The final step is to compare our prediction with input dataset to see how well our model is working so far.



In [12]:
def get_accuracy(test_set, predictions):
    correct = 0
    for x in range(len(test_set)):
        if test_set[x][-1] == predictions[x]:
            correct += 1
    return (correct / float(len(test_set))) * 100.0

## Section III: Execution

We have prediction model completed.
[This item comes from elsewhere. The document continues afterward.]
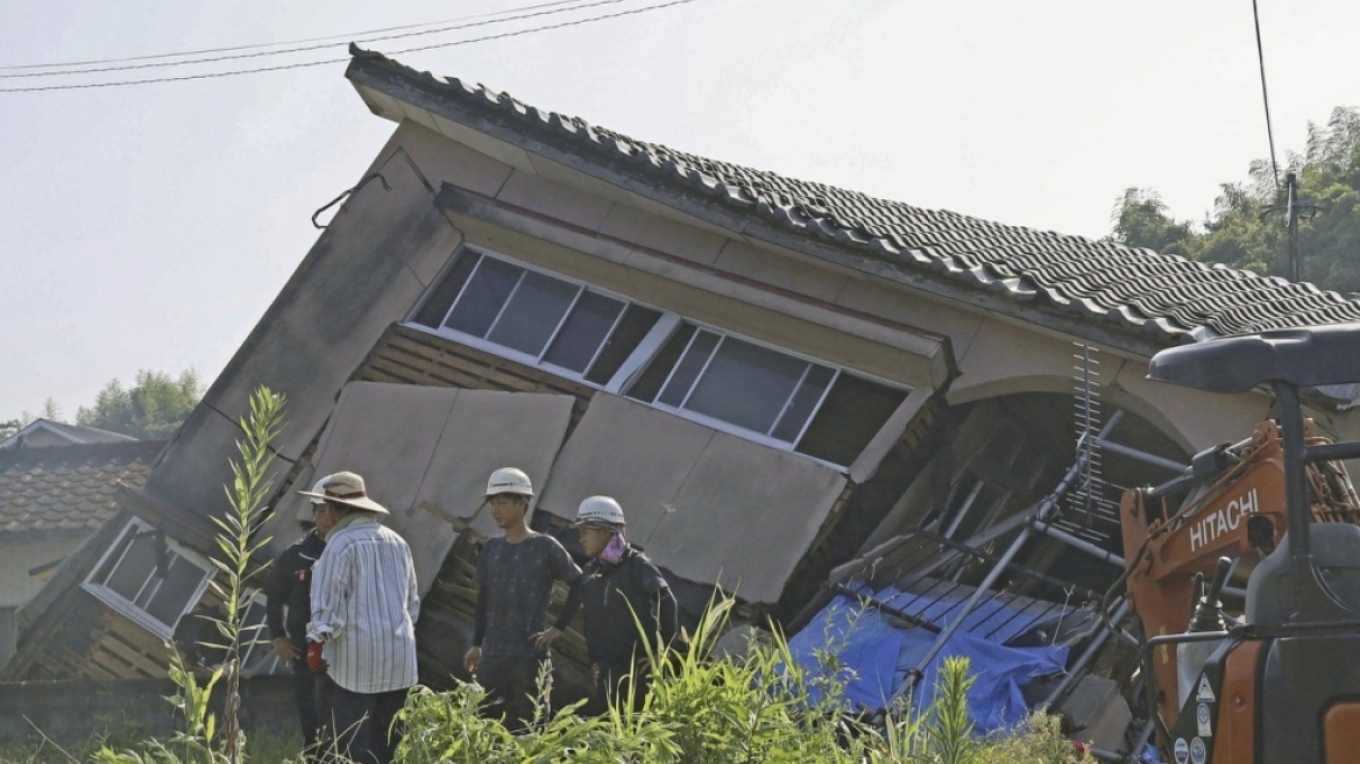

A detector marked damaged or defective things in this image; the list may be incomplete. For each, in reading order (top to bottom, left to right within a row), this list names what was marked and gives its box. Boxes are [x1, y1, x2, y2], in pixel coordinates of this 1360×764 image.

Let see how well it can determine the wine quality.

In [None]:
def main():
    filename = 'red-wine-quality.csv'
    split_ratio = 0.67
    dataset = load_csv(filename)
    training_set, test_set = split_dataset(dataset, split_ratio, False)
    print('Split {0} rows into train = {1} and test = {2} rows'.format(len(dataset), len(training_set), len(test_set)))
    # prepare model
    model = summarize_by_class(training_set)
    # test model
    predictions = get_predictions(model, test_set)
    accuracy = get_accuracy(test_set, predictions)
    print('Accuracy: {0}'.format(accuracy))

main()

In [None]:
**RESULT**:

Here is the result of prediction accuracy.

```
Split 1599 rows into train = 1071 and test = 528 rows
Accuracy: 40.15151515151515
```

It looks like the dataset is too small, we might need bigger input so that we can have better mean and stdev for computation.